Patients and methods
Four hundred and nine women were included in the study; which were randomly divided into two groups according to the technique used for artificial shrinkage step of the blastocyst before vitrification: in the first group, Laser beam was used while in the second group the micro-needle was used. Ovarian stimulation was done before the ICSI procedure either by long, short or antagonist protocol.
Results
The statistical analysis of our study revealed that there was no statistically significant difference between the two groups regarding age, number of cases, AMH, Basal FSH, BMI, male factor, usage ovarian stimulation protocol, high quality blastocysts, the mean number of transferred embryos.

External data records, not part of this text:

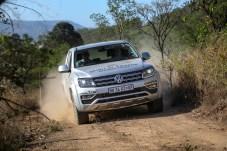 Endlich mal Tempo: Aber auch bei der Speedprüfung zählt Fehlerfreiheit. © VW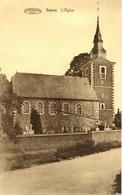 Saive (Blégny).  L'Eglise - Blegny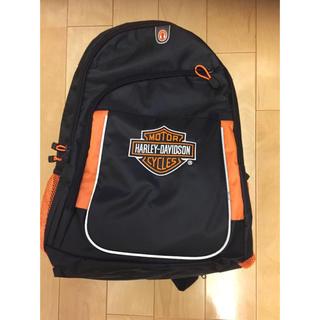 ハーレーダビッドソン(Harley Davidson)の非売品 未使用品ハーレーダビッドソン  リュック(バッグパック/リュック)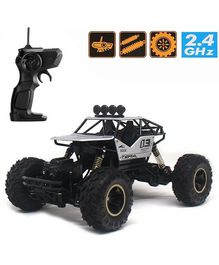 Yamama Remote Control Rock Crawler Toy - Silver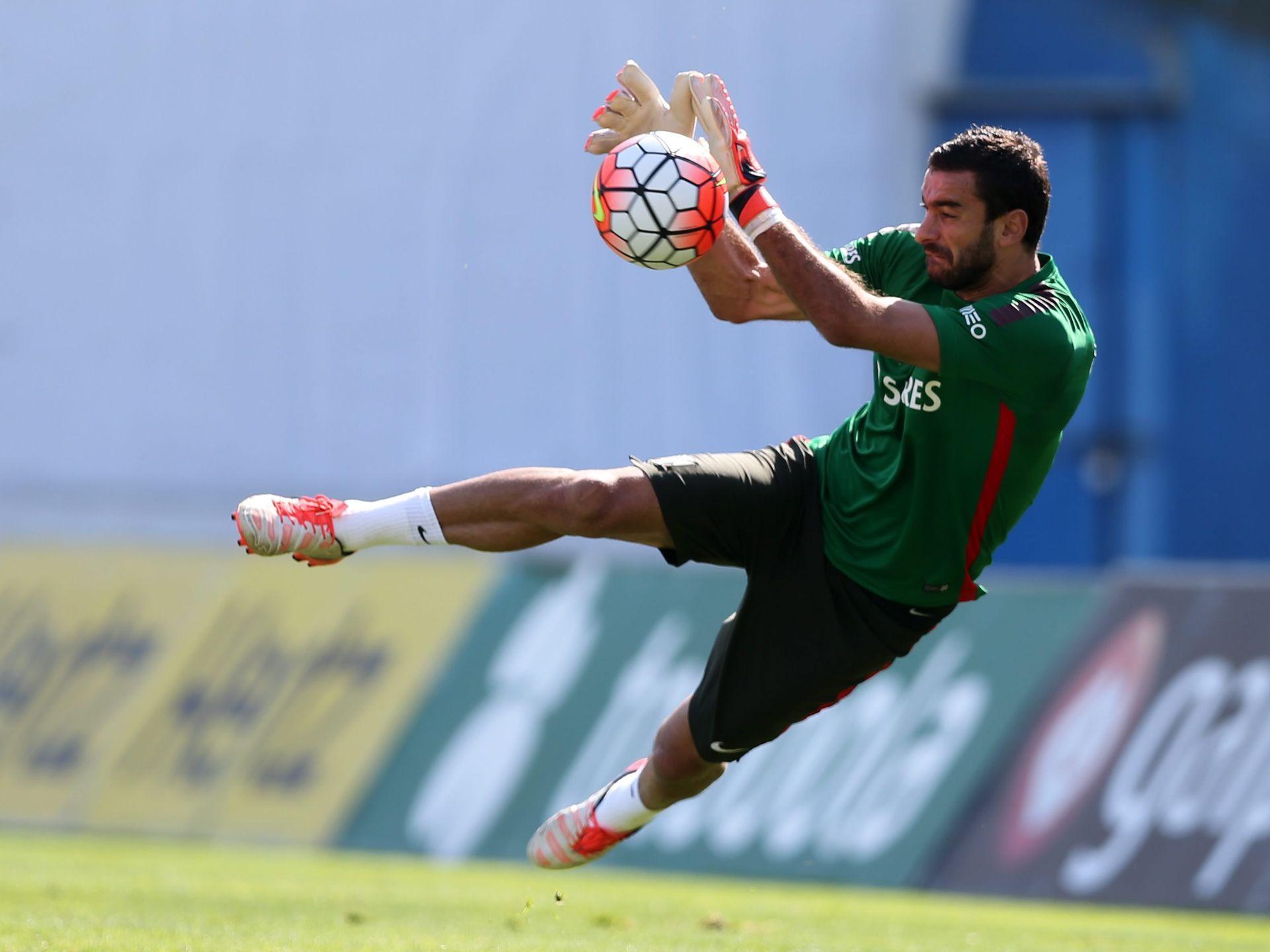 Portuguese national team soccer goalkeeper Rui Patricio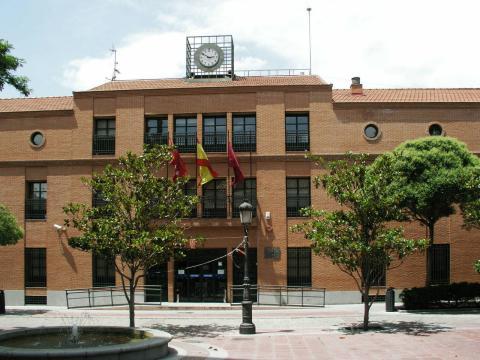 Ayuntamiento de Barajas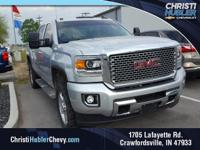 **Just Traded For More To Come**  2015 GMC Sierra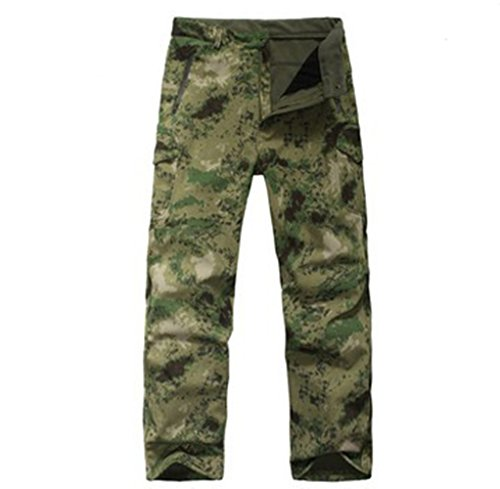 Pantaloni da uomo da caccia, impermeabili, motivo mimetico, imbottiti con pili, resistenti all'usura, Green Ruins Camouflage, XXL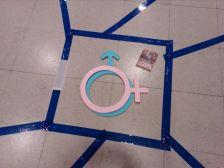 Acte celebració del dia Internacional de l'alliberament LGTBI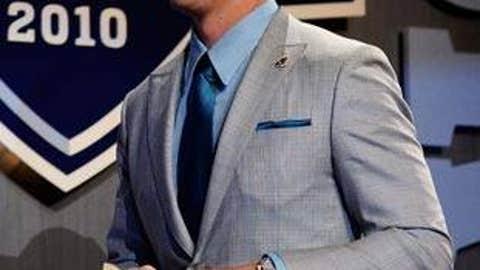 Sam Bradford, No. 8, St. Louis Rams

While, there was a statistically significant difference between two groups after thawing with p-value < .001 in favor of the LAS method regarding the morphology of originally high quality blastocysts, blastocysts healthiness (not degenerated), pregnancy rate, the implantation rates.
Conclusion
LASER artificial shrinkage of human blastocysts is a promising technology that could be implemented on a wider basis to improve ART practice, as our study revealed that the usage of LASER pulse for artificial shrinkage of blastocysts before vitrification has better implantation rate as well as better chemical and clinical pregnancy rate in comparison to the usage of micro-needle artificial shrinkage of blastocysts before vitrification. There is a statistically significant difference regarding live birth rate being more in the LASER group as compared to needle group, also the number of twins ether identical or non-identical are larger in laser group than in needle group but with no statistically significant difference. Clinical trials.gov ID: NCT04125017
Ethical approval
All procedures performed in studies involving human participants were in accordance with the ethical standards of the institutional and/or national research committee and with the 1964 Helsinki declaration and its later amendments or comparable ethical standards. This randomized controlled research was approved by Local institutional review board.
Informed consent
Informed consent was obtained from all the individual participants included in the study.
Acknowledgments
We would like to thank the staff members who helped us in this study.
Disclosure statement
No potential conflict of interest was reported by the author(s).